PRO TIP: if your recording software has a metronome, slip on some headphones, and use it. You want your reading pace to be consistent.
If you find yourself stumbling, even after your revisions, try these fixes.
Make a copy of your document so you can alter the format to make it easier to read aloud. Choose a small font and enlarge the page 500%. Trust me, there’s a method to my madness. This way you can read as much of a sentence as possible without having to find your place on the next line. If you have the time, give every sentence its own line just like verses in a poem. Space out the dialogue. Color coat the quotes to match each character.
PRO TIP: If you’re afraid that you’re mispronouncing a word, highlight it and have your computer read it aloud to you. If you’re on a Mac you can set OPTION and ESC to trigger the computer’s reading voice.
Don’t be afraid to try new inflections while you’re reading. Just remember that questions end with upwards inflections and statements do not, unless your character is a valley girl, in which case its upwards inflections all the way.
PRO TIP: Before giving a character a crazy accent, find one of their longest lines of dialogue. Read it and see how long you can sustain their accent. If it slips, then you better tone it down. Trust me, it’s no fun to have to rerecord a day’s worth of dialogue because you thought you could fake a British accent.
(Everyone wishes they looked like Benedict Cumberbatch. I just want to sound like him.)

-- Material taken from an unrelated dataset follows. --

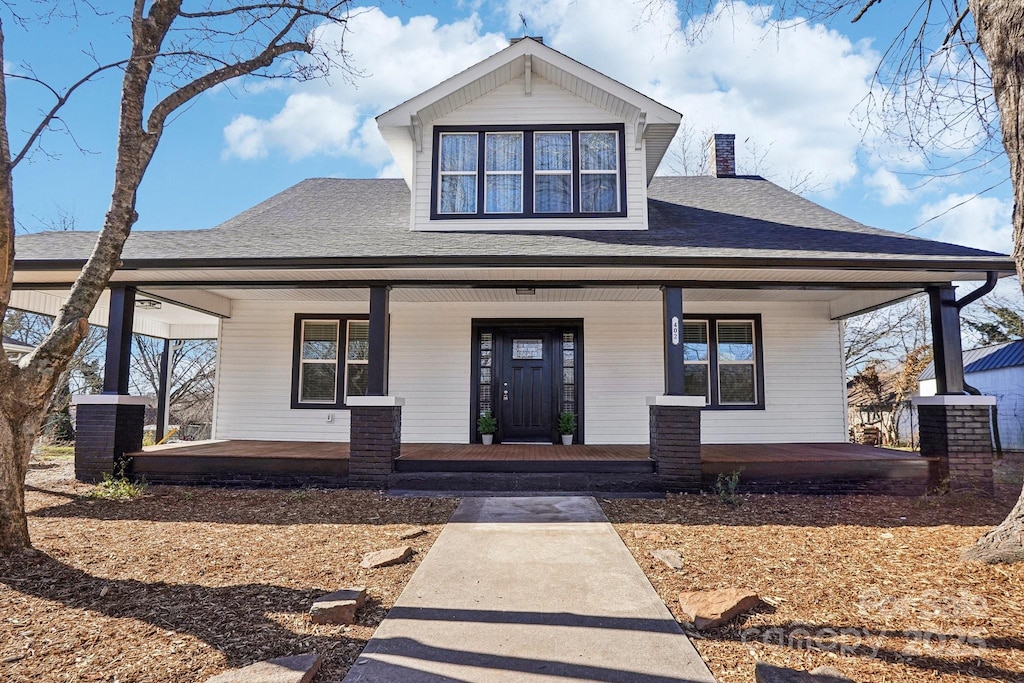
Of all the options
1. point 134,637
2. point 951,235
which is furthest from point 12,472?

When it comes down to brass tacks, my audio shorts get more hits than my text entries. This blog will come out, a few people will get this far. Later, the audio version will come out and several thousand words will be condensed into a few minutes of information. That tiny wave form is not as intimidating as this long scroll of text. More people will hear it than they will read it.
With my first novella, I couldn’t find a beta reader to save my life. Everyone told me that they started, but then something shiny had caught their eye, and they ran off to follow it. It’s hard for your audience to gage the length of a text file. I had to make print outs to get anyone to read all the way to the end.
With my audiobook Terms and Conditions, I got complements from coworkers I didn’t think knew I had a website. They downloaded the file and saw it was only one hour and thirty minutes long.
They must have figured, “What the hell? I’ll give it a few minutes and see where it takes me.”
That’s the best you can hope for. If you can persuade a crowd of people to give you a moment, you might just wow a couple of them.